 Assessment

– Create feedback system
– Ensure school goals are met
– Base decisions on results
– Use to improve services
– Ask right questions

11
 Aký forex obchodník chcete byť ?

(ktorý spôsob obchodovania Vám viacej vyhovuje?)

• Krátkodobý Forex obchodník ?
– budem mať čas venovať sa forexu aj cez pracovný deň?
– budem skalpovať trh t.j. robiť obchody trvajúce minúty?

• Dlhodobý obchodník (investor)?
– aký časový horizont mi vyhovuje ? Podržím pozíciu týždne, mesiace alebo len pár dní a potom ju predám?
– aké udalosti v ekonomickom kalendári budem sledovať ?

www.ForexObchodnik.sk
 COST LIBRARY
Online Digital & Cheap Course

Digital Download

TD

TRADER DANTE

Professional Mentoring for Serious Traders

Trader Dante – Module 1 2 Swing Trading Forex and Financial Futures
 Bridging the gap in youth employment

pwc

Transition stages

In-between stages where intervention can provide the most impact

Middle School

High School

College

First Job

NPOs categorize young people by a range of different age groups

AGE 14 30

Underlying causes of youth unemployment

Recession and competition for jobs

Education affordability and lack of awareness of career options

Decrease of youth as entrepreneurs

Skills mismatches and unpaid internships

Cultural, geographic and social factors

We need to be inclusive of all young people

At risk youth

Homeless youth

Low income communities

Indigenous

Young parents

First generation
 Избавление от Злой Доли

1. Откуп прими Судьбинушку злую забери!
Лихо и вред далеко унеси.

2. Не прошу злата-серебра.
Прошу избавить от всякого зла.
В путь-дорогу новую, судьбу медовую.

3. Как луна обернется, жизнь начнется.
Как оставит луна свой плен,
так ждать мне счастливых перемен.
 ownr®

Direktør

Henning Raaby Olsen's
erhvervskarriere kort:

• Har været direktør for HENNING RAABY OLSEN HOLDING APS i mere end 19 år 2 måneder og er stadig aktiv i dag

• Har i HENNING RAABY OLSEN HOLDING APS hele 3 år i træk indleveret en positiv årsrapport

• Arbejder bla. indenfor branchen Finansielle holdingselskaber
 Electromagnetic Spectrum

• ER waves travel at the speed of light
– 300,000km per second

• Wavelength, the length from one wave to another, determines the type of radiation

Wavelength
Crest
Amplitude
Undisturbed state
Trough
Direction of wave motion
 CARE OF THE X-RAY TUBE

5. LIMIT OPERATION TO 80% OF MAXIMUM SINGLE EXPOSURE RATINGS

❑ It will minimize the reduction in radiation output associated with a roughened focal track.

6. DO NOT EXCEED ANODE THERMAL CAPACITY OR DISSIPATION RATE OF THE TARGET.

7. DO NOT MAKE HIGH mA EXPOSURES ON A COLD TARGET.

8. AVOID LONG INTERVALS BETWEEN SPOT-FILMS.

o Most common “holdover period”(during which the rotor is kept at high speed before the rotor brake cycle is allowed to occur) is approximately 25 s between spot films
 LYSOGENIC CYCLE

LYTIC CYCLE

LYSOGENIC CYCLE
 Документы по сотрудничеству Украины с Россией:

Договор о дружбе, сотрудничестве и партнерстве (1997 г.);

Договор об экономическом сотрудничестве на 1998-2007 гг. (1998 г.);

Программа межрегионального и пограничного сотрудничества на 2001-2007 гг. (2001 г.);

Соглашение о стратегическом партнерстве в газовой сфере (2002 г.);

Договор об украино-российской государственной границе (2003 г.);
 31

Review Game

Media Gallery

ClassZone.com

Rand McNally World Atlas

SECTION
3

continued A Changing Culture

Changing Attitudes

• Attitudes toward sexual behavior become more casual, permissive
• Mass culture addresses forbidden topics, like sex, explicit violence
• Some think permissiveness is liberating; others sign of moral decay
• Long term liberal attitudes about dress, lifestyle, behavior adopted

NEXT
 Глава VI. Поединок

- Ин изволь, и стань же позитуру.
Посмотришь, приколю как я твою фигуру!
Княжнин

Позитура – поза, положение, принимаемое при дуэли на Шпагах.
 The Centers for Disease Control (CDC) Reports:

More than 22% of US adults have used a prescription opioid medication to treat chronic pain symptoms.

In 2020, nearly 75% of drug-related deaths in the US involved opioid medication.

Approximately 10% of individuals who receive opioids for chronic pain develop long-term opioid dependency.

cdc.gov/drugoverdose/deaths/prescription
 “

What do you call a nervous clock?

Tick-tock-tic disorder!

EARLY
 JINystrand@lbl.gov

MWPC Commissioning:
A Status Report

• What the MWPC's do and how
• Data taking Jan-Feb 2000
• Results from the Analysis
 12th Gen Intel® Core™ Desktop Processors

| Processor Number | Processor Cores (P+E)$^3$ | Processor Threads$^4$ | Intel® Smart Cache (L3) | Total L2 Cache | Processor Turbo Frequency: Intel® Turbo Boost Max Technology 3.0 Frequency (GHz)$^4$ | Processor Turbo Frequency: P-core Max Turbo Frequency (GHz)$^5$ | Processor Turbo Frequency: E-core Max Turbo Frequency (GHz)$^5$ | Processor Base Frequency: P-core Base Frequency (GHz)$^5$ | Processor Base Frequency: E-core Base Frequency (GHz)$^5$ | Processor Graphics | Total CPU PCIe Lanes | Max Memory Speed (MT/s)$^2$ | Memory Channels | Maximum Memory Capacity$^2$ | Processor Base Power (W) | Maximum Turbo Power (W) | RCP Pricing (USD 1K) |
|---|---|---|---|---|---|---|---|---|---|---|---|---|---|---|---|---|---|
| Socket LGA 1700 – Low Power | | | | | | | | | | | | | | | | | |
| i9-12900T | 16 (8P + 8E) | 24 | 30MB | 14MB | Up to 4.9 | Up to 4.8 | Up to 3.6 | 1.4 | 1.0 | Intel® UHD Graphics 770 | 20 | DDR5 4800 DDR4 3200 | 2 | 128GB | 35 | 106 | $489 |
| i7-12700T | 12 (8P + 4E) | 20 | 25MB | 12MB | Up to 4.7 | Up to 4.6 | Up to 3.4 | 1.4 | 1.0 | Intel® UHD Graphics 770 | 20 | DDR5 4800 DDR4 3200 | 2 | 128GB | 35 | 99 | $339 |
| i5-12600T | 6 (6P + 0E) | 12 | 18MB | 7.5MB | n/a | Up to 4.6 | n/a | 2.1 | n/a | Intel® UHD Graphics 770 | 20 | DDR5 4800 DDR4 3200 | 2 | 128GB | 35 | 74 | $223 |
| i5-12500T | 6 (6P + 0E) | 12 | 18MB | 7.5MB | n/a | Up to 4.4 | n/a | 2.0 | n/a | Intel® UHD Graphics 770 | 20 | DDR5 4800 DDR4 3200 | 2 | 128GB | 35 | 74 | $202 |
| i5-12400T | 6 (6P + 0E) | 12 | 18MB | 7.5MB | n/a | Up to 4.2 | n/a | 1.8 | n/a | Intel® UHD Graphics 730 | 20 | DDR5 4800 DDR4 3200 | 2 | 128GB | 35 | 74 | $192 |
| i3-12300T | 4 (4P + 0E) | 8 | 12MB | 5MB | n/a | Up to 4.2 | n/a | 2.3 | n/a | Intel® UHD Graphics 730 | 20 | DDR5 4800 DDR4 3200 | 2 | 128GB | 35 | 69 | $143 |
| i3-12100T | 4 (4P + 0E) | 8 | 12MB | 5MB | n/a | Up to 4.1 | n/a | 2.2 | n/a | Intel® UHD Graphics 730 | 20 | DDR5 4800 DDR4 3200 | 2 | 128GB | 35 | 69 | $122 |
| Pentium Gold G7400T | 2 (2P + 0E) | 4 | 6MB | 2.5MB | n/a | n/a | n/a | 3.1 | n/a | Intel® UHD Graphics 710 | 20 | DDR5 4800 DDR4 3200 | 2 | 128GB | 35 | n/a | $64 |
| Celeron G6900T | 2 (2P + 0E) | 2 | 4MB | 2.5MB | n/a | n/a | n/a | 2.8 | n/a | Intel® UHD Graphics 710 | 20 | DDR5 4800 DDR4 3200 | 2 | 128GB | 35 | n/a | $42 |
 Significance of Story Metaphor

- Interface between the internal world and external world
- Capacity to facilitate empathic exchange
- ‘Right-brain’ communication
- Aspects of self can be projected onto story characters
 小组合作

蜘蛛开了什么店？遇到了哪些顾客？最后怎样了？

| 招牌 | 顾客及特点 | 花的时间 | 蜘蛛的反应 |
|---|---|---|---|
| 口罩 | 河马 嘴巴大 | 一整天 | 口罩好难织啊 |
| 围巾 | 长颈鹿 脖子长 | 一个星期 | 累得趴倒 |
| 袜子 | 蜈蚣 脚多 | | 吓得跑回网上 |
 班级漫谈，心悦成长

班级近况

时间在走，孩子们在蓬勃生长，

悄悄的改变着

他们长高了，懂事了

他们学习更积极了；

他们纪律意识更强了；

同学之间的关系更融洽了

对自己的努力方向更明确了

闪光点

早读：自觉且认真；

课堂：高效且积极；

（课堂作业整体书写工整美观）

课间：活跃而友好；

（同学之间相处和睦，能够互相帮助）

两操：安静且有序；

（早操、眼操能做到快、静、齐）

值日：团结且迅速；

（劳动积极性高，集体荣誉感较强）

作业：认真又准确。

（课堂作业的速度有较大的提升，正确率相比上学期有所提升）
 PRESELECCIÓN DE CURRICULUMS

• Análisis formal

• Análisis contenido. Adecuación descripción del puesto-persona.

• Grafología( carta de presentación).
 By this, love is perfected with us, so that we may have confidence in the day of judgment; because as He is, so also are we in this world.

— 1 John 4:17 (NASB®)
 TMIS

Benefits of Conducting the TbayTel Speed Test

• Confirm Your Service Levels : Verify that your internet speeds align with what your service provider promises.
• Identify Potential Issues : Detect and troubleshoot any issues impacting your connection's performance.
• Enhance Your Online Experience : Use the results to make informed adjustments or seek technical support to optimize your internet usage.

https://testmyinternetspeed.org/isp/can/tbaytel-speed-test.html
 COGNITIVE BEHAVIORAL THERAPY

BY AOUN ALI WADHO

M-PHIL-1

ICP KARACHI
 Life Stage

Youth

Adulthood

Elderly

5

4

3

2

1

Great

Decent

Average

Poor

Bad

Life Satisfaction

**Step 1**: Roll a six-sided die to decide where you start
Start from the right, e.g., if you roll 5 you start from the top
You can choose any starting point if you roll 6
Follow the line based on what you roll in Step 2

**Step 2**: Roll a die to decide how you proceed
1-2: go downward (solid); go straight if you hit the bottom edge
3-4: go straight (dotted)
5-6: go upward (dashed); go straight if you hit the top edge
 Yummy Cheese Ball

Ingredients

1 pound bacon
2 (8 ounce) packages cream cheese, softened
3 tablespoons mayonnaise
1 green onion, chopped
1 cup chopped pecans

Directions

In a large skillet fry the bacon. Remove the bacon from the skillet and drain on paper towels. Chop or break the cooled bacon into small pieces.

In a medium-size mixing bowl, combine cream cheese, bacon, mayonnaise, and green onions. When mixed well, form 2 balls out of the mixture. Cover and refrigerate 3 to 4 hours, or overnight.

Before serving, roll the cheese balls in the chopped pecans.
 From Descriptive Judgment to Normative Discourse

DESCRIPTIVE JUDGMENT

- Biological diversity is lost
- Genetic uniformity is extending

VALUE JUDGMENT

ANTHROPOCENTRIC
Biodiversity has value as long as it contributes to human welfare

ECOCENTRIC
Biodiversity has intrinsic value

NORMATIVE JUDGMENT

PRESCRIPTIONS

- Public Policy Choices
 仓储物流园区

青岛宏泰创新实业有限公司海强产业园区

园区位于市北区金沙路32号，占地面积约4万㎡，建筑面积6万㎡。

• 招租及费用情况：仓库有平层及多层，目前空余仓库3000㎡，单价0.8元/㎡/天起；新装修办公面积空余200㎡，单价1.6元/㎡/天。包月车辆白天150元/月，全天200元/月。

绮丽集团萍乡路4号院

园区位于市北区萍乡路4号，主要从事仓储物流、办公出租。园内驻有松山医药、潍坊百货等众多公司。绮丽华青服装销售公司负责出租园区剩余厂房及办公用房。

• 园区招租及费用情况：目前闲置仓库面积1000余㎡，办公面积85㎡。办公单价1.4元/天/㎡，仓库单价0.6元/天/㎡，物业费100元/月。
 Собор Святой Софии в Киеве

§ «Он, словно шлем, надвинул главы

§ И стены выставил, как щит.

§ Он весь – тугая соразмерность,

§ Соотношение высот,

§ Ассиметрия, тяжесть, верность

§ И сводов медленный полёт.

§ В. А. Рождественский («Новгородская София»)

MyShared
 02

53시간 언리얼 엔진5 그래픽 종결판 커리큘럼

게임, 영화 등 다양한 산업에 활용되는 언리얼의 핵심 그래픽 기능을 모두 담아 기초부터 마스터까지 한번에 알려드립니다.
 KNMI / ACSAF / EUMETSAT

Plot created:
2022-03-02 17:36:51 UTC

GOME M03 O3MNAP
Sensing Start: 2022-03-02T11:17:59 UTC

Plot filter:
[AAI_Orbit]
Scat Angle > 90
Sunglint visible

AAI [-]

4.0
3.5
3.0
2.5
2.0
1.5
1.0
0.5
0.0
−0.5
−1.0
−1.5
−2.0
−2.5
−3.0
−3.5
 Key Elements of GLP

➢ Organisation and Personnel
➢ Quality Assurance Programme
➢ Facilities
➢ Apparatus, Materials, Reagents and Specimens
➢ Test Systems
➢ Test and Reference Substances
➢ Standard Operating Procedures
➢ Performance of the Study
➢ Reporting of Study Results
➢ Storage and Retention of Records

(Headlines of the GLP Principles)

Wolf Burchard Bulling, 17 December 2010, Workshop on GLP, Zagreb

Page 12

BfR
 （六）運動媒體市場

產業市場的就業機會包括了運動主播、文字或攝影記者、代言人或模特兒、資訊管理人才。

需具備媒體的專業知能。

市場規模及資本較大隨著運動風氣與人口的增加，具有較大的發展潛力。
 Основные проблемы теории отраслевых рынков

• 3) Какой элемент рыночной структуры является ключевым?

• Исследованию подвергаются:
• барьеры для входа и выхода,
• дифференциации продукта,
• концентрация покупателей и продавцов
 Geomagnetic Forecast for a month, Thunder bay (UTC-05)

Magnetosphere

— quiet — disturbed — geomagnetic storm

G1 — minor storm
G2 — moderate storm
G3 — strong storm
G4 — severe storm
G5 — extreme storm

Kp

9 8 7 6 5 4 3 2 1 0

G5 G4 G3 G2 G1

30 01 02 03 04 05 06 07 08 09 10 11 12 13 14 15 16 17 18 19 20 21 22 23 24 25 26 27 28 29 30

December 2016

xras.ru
_ _ _ _
WORK TO COMPLETE — Give back the line containing "9 8 7 6 5 4 3 2 1 0" and all the lines after it through the end of the records, unchanged.

RESULT —
9 8 7 6 5 4 3 2 1 0

G5 G4 G3 G2 G1

30 01 02 03 04 05 06 07 08 09 10 11 12 13 14 15 16 17 18 19 20 21 22 23 24 25 26 27 28 29 30

December 2016

xras.ru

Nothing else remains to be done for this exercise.